Last week I said, en passant, "The current McKinsey Quarterly has an interview with Ray Kurzweil, arguably one of the slipperiest prognosticators currently predicting. On the other hand the McKinsey folks I've met told good jokes."
Be that as it may be, here's Tech Trader Daily:
Inventor and futurist Ray Kurzweil was the subject of a brief interview at the Big Think blog late yesterday, in which the editors write that Kurzweil projects solar energy will be able to meet all the world’s energy needs in 16 years from now.With two interviews within a week I should have checked to see if Mr. K. has a new book coming out.
Kurzweil cites the dramatic improvement curve of nanotechnology used in solar panels, and predicts it will take “eight doublings” of the technology to meet energy demand through solar....MORE
Here is some of the back-and-forth on Mr. Kurzweil's predictions. In 2010 he said he was batting 102 of 108 which raises the question: Is he predicting the inevitable?
A simple example would be "smaller computers". A prognosticator doesn't get any points from me on that type of prediction.

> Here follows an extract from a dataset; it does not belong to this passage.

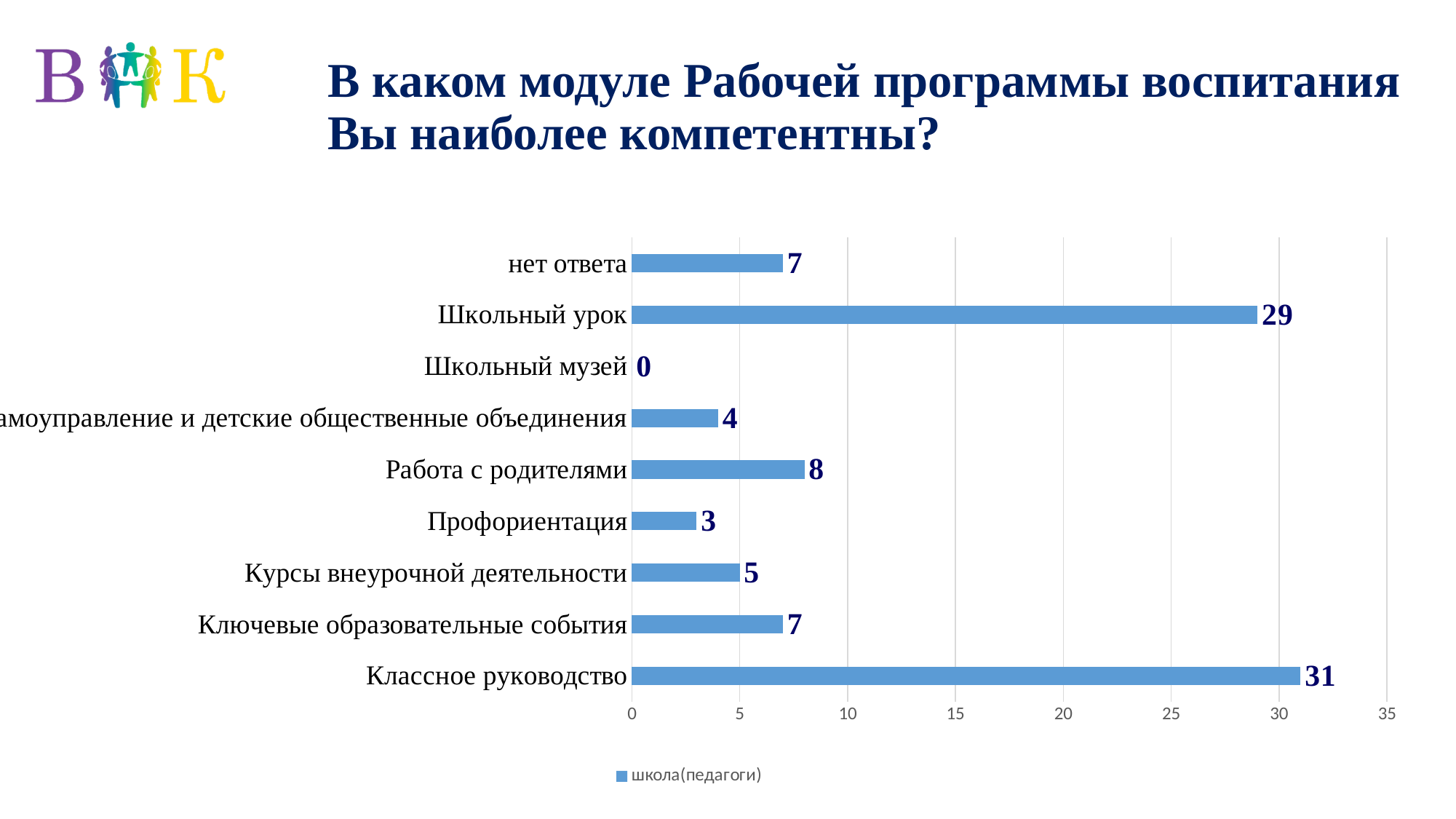
What is the value for Работа с родителями? 8 Which is larger, the value for Курсы внеурочной деятельности or the value for Ключевые образовательные события? Ключевые образовательные события What is the value for Профориентация? 3 What is the value for Школьный урок? 29 Which category has the lowest value? Школьный музей What is the value for Классное руководство? 31 How many series does the legend list? 1 What kind of chart is shown on the slide? bar chart How many categories are shown in the chart? 9 What is the difference between the values for Классное руководство and Школьный урок? 2 Which category has the highest value? Классное руководство What is the legend entry of the chart? школа(педагоги)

First up, the brainiacs at IEEE Spectrum:
Ray Kurzweil's Slippery Futurism
Techi's headline is:
Ray Kurzweil's Tech Predictions Have Been Eerily Accurate
Kurzweil fans SingularityHub write:
Kurzweil Defends Predictions for 2009, Says He is 102 for 108.
Finally, Next Big Future has a response from Ray and an update from a skeptic:
Ray Kurzweil Responds to the Issue of Accuracy of His Predictions
Update: Ray Kurzweil’s January 17th, 2010 response to this is posted below my initial post. He said, “your review is biased, incorrect, and misleading in many different ways”....More than you cared to know?